Probabilistic Shielding MiniPacman

This tutorial adapts masa/examples/prob_shield_example.py into a guided inspection of probabilistic shielding. Instead of running a long PPO training job, it builds the shielded MiniPacman environment and inspects what the wrapper adds.

Runnable notebook: notebooks/tutorials/09_probabilistic_shielding_minipacman.ipynb

Build MiniPacman with PCTL

MiniPacman is a discrete tabular environment with an exposed transition model. That makes it suitable for ProbShieldWrapperDisc, which needs known safety dynamics.

from masa.common.utils import make_env
from masa.envs.tabular.mini_pacman import cost_fn, label_fn

env = make_env(
    "mini_pacman",
    "pctl",
    100,
    label_fn=label_fn,
    cost_fn=cost_fn,
    alpha=0.01,
)

The pctl constraint uses cost_fn to mark ghost collisions as unsafe and tracks whether the episode satisfies the probabilistic safety threshold.

Add the Shield

The script example wraps that environment with ProbShieldWrapperDisc:

from masa.prob_shield.prob_shield_wrapper_v1 import ProbShieldWrapperDisc

shielded_env = ProbShieldWrapperDisc(
    env,
    init_safety_bound=0.01,
    theta=1e-12,
    max_vi_steps=2_000,
    granularity=10,
)

During construction, the wrapper:

  • builds successor_states_matrix and probabilities,

  • computes interval safety bounds in safety_lb,

  • records max_successors,

  • replaces the observation space with a dictionary containing orig_obs and safety_bound,

  • replaces the action space with a MultiDiscrete augmented action format.

Inspect the Augmented Interface

After reset, the observation has two important pieces:

obs, info = shielded_env.reset(seed=0)

obs["orig_obs"]       # original MiniPacman discrete state
obs["safety_bound"]  # remaining safety budget

The augmented action format is:

[primary_action, fallback_action, beta_0, beta_1, ..., beta_K]

The first two entries select candidate MiniPacman actions. The remaining entries encode candidate successor safety-bound choices from 0 to granularity.

Projection Geometry on a Toy MDP

The projection step follows the geometry described in the probabilistic shielding paper: action choices live in a probability simplex, and the safety budget cuts out the unsafe part of that simplex. The tiny MDP below uses exact reach-unsafe values so the clipping operation is visible before we inspect the larger MiniPacman state.
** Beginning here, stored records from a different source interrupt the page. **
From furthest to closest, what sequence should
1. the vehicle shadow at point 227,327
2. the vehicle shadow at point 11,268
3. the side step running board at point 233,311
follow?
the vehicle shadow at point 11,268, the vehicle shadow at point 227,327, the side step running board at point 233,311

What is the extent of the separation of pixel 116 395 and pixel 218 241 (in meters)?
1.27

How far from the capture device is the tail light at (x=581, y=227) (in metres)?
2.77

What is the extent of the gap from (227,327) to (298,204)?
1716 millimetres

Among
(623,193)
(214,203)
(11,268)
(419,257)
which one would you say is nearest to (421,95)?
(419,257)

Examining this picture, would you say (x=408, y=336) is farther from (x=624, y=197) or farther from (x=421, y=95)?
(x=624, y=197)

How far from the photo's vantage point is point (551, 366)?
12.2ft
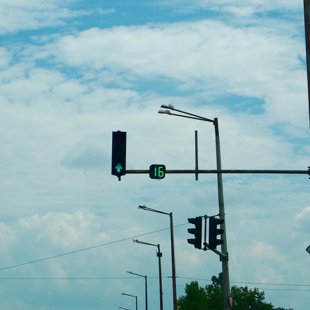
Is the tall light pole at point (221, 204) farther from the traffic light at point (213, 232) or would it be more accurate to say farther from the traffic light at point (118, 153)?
the traffic light at point (118, 153)

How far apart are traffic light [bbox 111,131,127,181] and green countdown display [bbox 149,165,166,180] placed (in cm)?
119

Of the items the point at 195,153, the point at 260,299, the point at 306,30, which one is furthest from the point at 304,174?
the point at 260,299

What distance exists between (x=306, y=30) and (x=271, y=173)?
11.1 meters

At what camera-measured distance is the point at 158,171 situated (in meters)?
26.3

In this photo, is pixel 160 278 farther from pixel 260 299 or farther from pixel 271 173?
pixel 260 299

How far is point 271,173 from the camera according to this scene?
26875 millimetres

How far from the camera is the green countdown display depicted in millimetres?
26153

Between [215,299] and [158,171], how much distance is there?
131 m

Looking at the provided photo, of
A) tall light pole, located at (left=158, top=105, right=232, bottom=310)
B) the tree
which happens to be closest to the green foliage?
the tree

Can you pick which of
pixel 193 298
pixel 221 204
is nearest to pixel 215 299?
pixel 193 298

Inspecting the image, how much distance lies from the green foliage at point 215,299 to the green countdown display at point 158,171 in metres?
87.9

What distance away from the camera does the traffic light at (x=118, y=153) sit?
81.7ft

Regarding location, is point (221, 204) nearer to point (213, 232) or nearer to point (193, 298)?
point (213, 232)

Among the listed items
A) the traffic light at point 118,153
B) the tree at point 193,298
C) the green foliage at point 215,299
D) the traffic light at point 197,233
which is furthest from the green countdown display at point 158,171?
the tree at point 193,298
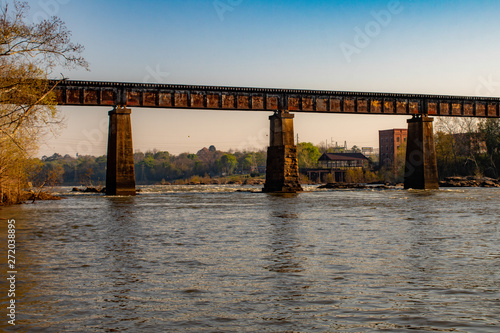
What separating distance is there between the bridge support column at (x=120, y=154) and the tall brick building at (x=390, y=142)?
13321 cm

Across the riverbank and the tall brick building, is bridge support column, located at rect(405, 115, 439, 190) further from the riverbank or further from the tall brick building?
the tall brick building

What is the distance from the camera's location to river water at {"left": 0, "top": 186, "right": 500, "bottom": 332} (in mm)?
7742

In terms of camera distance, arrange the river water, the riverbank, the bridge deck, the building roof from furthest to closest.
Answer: the building roof, the riverbank, the bridge deck, the river water

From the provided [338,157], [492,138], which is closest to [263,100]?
[492,138]

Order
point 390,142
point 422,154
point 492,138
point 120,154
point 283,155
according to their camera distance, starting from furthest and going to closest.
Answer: point 390,142, point 492,138, point 422,154, point 283,155, point 120,154

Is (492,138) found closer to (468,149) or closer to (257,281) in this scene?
(468,149)

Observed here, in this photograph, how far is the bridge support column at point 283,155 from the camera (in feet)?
181

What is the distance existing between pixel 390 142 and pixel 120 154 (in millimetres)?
143538

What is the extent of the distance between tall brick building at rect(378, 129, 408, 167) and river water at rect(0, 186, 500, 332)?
160311 mm

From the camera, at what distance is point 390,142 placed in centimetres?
18050

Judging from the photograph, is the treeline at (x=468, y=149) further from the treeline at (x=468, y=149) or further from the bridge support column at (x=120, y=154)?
the bridge support column at (x=120, y=154)

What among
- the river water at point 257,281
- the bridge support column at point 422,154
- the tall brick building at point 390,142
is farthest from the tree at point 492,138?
the river water at point 257,281

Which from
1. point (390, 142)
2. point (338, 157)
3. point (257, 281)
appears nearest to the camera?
point (257, 281)

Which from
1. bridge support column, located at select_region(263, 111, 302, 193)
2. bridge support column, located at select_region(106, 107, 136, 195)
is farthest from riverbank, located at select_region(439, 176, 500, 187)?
bridge support column, located at select_region(106, 107, 136, 195)
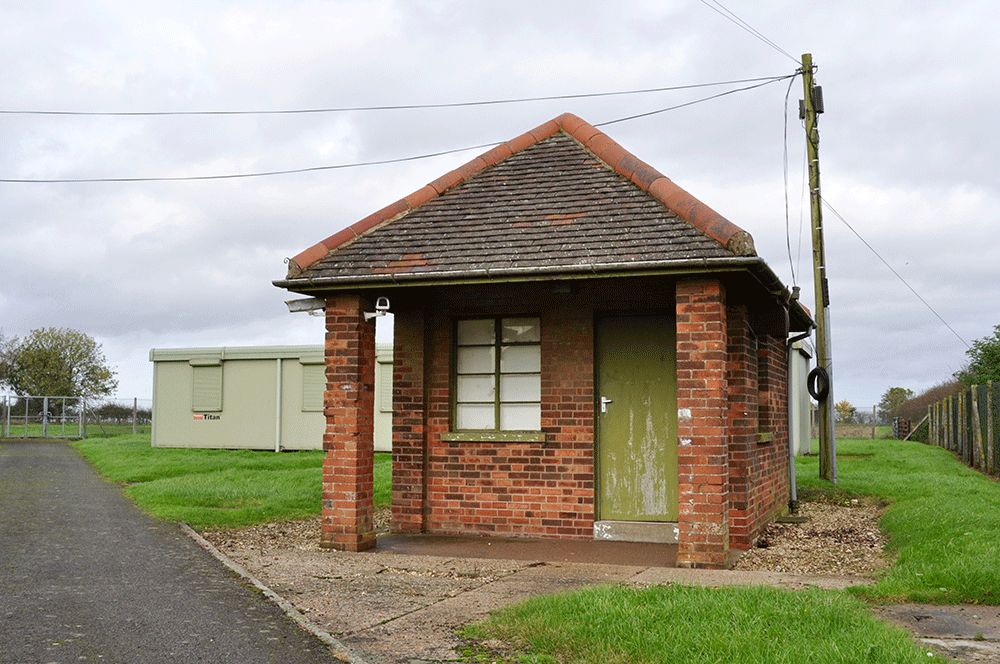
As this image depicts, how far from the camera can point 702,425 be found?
7980mm

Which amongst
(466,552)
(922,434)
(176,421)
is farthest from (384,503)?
(922,434)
Toy MDP and simplex projection for probabilistic shielding.

For budget q=0.10, _project_act keeps action distributions inside the green safe half-space 0.02*pi0 + 0.08*pi1 + 0.20*pi2 <= 0.10. The red part of the simplex is the clipped-away region above that budget.

Inspect Projected Safe Actions

The notebook uses _parse_act and _project_act to show how candidate augmented actions are projected. These are internal inspection hooks, not a stable public API.

The projection returns:

  • safe_actions: a probability distribution over original MiniPacman actions,

  • bounds: projected successor safety bounds,

  • proj_penalty: how much the proposed bounds were changed,

  • margin_penalty: a diagnostic margin term.

That inspection is the heart of the tutorial: it shows how the same MiniPacman action is filtered through the safety budget before the wrapped environment is stepped.

Step Once

When the shielded environment steps:

  1. the wrapper parses the augmented action,

  2. projects it to a safe distribution over original actions,

  3. samples an original MiniPacman action,

  4. steps the PCTL-constrained environment,

  5. updates the next observation’s safety_bound.

The returned info still contains MASA constraint data:

info["constraint"]
info["margin_penalty"]
info["proj_penalty"]

Where Training Fits

The original example trains PPO on the shielded environment. This tutorial intentionally stops before training so it stays fast and readable. A full training run would pass one shielded env to PPO for training and a separate shielded env for evaluation.